◆ **Description of the task**: Return all lines in the data where the string "Images" can be found.

******************************

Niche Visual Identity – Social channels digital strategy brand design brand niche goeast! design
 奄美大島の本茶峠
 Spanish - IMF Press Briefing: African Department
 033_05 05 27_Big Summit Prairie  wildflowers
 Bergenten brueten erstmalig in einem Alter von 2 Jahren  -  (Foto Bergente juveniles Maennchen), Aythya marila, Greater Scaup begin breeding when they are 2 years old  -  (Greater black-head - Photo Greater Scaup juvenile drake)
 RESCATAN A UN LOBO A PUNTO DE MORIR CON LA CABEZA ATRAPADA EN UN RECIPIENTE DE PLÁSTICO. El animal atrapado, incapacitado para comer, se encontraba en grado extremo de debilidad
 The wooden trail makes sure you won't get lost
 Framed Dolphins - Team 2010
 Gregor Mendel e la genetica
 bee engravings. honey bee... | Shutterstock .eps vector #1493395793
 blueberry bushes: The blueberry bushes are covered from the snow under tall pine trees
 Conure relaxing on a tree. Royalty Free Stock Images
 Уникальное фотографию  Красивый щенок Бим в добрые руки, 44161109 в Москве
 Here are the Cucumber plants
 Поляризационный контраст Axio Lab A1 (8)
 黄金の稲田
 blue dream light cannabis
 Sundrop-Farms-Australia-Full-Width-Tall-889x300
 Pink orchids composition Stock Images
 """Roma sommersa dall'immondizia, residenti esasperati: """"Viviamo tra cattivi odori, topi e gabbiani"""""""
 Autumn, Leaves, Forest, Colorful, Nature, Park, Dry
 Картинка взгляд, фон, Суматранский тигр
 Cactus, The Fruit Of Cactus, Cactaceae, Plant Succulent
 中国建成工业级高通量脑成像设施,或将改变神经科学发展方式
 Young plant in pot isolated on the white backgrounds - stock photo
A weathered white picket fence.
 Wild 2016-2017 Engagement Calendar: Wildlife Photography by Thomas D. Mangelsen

******************************

◆ **Result of this task**:
 Conure relaxing on a tree. Royalty Free Stock Images
 Pink orchids composition Stock Images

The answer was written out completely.